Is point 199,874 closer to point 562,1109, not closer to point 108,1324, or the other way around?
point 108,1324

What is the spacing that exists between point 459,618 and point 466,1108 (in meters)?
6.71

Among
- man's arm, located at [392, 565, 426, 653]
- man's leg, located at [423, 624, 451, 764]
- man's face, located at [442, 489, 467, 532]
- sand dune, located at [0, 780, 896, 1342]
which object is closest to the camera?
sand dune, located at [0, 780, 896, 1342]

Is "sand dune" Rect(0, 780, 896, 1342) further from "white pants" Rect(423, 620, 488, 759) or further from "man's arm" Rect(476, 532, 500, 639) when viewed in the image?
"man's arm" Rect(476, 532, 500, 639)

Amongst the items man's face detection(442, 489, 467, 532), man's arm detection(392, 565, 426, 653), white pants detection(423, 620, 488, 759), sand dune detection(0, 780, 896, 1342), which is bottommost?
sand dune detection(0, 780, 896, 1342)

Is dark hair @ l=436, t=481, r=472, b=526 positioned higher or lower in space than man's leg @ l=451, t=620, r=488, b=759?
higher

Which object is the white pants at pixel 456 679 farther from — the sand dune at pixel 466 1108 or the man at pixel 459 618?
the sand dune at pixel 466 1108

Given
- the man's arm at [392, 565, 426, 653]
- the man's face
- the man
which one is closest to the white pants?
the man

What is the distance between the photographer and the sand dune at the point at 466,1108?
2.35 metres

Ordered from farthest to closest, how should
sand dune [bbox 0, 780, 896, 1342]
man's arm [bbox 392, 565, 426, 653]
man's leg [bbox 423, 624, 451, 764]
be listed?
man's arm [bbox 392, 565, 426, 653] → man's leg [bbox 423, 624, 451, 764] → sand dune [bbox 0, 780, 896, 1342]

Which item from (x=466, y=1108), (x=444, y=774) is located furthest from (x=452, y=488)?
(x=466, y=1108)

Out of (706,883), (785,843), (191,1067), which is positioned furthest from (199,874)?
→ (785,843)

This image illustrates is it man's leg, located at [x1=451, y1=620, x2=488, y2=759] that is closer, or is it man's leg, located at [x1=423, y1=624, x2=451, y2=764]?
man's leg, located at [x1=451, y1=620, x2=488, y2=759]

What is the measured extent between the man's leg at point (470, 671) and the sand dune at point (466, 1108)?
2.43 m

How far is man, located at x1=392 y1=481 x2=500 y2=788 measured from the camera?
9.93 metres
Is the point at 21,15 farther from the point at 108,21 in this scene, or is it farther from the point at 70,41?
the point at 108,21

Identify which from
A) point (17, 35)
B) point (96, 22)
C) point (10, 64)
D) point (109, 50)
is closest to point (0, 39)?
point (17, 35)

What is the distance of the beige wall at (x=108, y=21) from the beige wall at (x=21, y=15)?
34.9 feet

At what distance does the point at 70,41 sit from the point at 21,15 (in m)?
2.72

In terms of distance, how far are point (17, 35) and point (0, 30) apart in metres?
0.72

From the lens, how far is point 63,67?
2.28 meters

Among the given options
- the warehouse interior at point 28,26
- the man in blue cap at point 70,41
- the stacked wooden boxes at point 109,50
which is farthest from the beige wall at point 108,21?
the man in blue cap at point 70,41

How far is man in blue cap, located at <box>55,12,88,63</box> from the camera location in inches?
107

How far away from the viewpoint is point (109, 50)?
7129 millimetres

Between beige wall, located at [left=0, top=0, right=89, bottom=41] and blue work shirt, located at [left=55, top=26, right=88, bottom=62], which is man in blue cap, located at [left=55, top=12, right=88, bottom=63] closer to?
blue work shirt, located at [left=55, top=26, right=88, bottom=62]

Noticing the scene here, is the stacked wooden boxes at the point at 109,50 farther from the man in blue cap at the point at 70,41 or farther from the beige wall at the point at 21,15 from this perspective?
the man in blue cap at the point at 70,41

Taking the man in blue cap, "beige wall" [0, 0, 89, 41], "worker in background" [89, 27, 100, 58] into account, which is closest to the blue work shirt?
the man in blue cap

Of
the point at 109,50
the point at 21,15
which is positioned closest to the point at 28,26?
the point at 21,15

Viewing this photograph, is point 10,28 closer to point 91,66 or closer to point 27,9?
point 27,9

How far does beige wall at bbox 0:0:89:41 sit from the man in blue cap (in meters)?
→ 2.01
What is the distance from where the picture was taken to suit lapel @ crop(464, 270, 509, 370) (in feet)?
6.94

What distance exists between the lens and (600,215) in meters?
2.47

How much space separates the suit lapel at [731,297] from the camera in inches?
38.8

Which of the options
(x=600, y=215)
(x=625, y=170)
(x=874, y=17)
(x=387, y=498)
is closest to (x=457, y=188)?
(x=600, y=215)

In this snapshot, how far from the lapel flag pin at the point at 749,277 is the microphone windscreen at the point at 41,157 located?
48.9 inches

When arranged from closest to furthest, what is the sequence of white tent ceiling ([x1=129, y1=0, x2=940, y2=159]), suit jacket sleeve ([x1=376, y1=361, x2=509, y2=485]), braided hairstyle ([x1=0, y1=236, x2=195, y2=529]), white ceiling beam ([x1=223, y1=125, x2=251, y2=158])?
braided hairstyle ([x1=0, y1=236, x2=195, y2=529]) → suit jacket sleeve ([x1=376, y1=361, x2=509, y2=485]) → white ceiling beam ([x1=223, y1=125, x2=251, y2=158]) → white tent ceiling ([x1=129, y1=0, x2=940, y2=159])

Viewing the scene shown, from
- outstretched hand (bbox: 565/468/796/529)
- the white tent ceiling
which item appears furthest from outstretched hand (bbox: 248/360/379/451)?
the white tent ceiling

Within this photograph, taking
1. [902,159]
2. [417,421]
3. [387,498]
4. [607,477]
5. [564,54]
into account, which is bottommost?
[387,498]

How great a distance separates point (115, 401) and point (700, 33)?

- - -

Convert all the rows above into a Markdown table with the columns "No." and "Line," giving each nonblank line its own numbered table row and leaving out blank lines.

| No. | Line |
|---|---|
| 1 | Is point 199,874 closer to point 562,1109, not closer to point 108,1324, or the other way around? |
| 2 | point 108,1324 |
| 3 | What is the spacing that exists between point 459,618 and point 466,1108 (in meters)? |
| 4 | 6.71 |
| 5 | Among |
| 6 | - man's arm, located at [392, 565, 426, 653] |
| 7 | - man's leg, located at [423, 624, 451, 764] |
| 8 | - man's face, located at [442, 489, 467, 532] |
| 9 | - sand dune, located at [0, 780, 896, 1342] |
| 10 | which object is closest to the camera? |
| 11 | sand dune, located at [0, 780, 896, 1342] |
| 12 | Is "sand dune" Rect(0, 780, 896, 1342) further from "white pants" Rect(423, 620, 488, 759) or further from "man's arm" Rect(476, 532, 500, 639) when viewed in the image? |
| 13 | "man's arm" Rect(476, 532, 500, 639) |
| 14 | Amongst the items man's face detection(442, 489, 467, 532), man's arm detection(392, 565, 426, 653), white pants detection(423, 620, 488, 759), sand dune detection(0, 780, 896, 1342), which is bottommost? |
| 15 | sand dune detection(0, 780, 896, 1342) |
| 16 | Is dark hair @ l=436, t=481, r=472, b=526 positioned higher or lower in space than man's leg @ l=451, t=620, r=488, b=759? |
| 17 | higher |
| 18 | Which object is the white pants at pixel 456 679 farther from — the sand dune at pixel 466 1108 or the man at pixel 459 618? |
| 19 | the sand dune at pixel 466 1108 |
| 20 | Given |
| 21 | - the man's arm at [392, 565, 426, 653] |
| 22 | - the man's face |
| 23 | - the man |
| 24 | which one is closest to the white pants? |
| 25 | the man |
| 26 | What is the distance between the photographer and the sand dune at the point at 466,1108? |
| 27 | 2.35 metres |
| 28 | Ordered from farthest to closest, how should |
| 29 | sand dune [bbox 0, 780, 896, 1342] |
| 30 | man's arm [bbox 392, 565, 426, 653] |
| 31 | man's leg [bbox 423, 624, 451, 764] |
| 32 | be listed? |
| 33 | man's arm [bbox 392, 565, 426, 653] → man's leg [bbox 423, 624, 451, 764] → sand dune [bbox 0, 780, 896, 1342] |
| 34 | Which item from (x=466, y=1108), (x=444, y=774) is located furthest from (x=452, y=488)? |
| 35 | (x=466, y=1108) |
| 36 | Out of (706,883), (785,843), (191,1067), which is positioned furthest from (199,874)? |
| 37 | → (785,843) |
| 38 | This image illustrates is it man's leg, located at [x1=451, y1=620, x2=488, y2=759] that is closer, or is it man's leg, located at [x1=423, y1=624, x2=451, y2=764]? |
| 39 | man's leg, located at [x1=451, y1=620, x2=488, y2=759] |
| 40 | What is the measured extent between the man's leg at point (470, 671) and the sand dune at point (466, 1108)? |
| 41 | 2.43 m |
| 42 | How far is man, located at x1=392 y1=481 x2=500 y2=788 measured from the camera? |
| 43 | 9.93 metres |
| 44 | Is the point at 21,15 farther from the point at 108,21 in this scene, or is it farther from the point at 70,41? |
| 45 | the point at 108,21 |
| 46 | Identify which from |
| 47 | A) point (17, 35) |
| 48 | B) point (96, 22) |
| 49 | C) point (10, 64) |
| 50 | D) point (109, 50) |
| 51 | is closest to point (0, 39)? |
| 52 | point (17, 35) |
| 53 | What is the distance of the beige wall at (x=108, y=21) from the beige wall at (x=21, y=15)? |
| 54 | 34.9 feet |
| 55 | At what distance does the point at 70,41 sit from the point at 21,15 (in m)? |
| 56 | 2.72 |
| 57 | In terms of distance, how far are point (17, 35) and point (0, 30) apart in metres? |
| 58 | 0.72 |
| 59 | From the lens, how far is point 63,67? |
| 60 | 2.28 meters |
| 61 | Among the given options |
| 62 | - the warehouse interior at point 28,26 |
| 63 | - the man in blue cap at point 70,41 |
| 64 | - the stacked wooden boxes at point 109,50 |
| 65 | which is farthest from the beige wall at point 108,21? |
| 66 | the man in blue cap at point 70,41 |
| 67 | How far is man in blue cap, located at <box>55,12,88,63</box> from the camera location in inches? |
| 68 | 107 |
| 69 | How far away from the viewpoint is point (109, 50)? |
| 70 | 7129 millimetres |
| 71 | Between beige wall, located at [left=0, top=0, right=89, bottom=41] and blue work shirt, located at [left=55, top=26, right=88, bottom=62], which is man in blue cap, located at [left=55, top=12, right=88, bottom=63] closer to? |
| 72 | blue work shirt, located at [left=55, top=26, right=88, bottom=62] |
| 73 | Noticing the scene here, is the stacked wooden boxes at the point at 109,50 farther from the man in blue cap at the point at 70,41 or farther from the beige wall at the point at 21,15 from this perspective? |
| 74 | the man in blue cap at the point at 70,41 |
| 75 | Taking the man in blue cap, "beige wall" [0, 0, 89, 41], "worker in background" [89, 27, 100, 58] into account, which is closest to the blue work shirt? |
| 76 | the man in blue cap |
| 77 | Of |
| 78 | the point at 109,50 |
| 79 | the point at 21,15 |
| 80 | which is positioned closest to the point at 28,26? |
| 81 | the point at 21,15 |
| 82 | Viewing this photograph, is point 10,28 closer to point 91,66 or closer to point 27,9? |
| 83 | point 27,9 |
| 84 | How far does beige wall at bbox 0:0:89:41 sit from the man in blue cap (in meters)? |
| 85 | → 2.01 |
| 86 | What is the distance from where the picture was taken to suit lapel @ crop(464, 270, 509, 370) (in feet)? |
| 87 | 6.94 |
| 88 | What distance exists between the lens and (600,215) in meters? |
| 89 | 2.47 |
| 90 | How much space separates the suit lapel at [731,297] from the camera in inches? |
| 91 | 38.8 |
| 92 | Which of the options |
| 93 | (x=600, y=215) |
| 94 | (x=625, y=170) |
| 95 | (x=874, y=17) |
| 96 | (x=387, y=498) |
| 97 | is closest to (x=457, y=188)? |
| 98 | (x=600, y=215) |
| 99 | In this snapshot, how far from the lapel flag pin at the point at 749,277 is the microphone windscreen at the point at 41,157 located? |
| 100 | 48.9 inches |
| 101 | When arranged from closest to furthest, what is the sequence of white tent ceiling ([x1=129, y1=0, x2=940, y2=159]), suit jacket sleeve ([x1=376, y1=361, x2=509, y2=485]), braided hairstyle ([x1=0, y1=236, x2=195, y2=529]), white ceiling beam ([x1=223, y1=125, x2=251, y2=158])? |
| 102 | braided hairstyle ([x1=0, y1=236, x2=195, y2=529]) → suit jacket sleeve ([x1=376, y1=361, x2=509, y2=485]) → white ceiling beam ([x1=223, y1=125, x2=251, y2=158]) → white tent ceiling ([x1=129, y1=0, x2=940, y2=159]) |
| 103 | Viewing the scene shown, from |
| 104 | - outstretched hand (bbox: 565/468/796/529) |
| 105 | - the white tent ceiling |
| 106 | which item appears furthest from outstretched hand (bbox: 248/360/379/451)? |
| 107 | the white tent ceiling |
| 108 | Within this photograph, taking |
| 109 | 1. [902,159] |
| 110 | 2. [417,421] |
| 111 | 3. [387,498] |
| 112 | 4. [607,477] |
| 113 | 5. [564,54] |
| 114 | into account, which is bottommost? |
| 115 | [387,498] |
| 116 | How great a distance separates point (115, 401) and point (700, 33)? |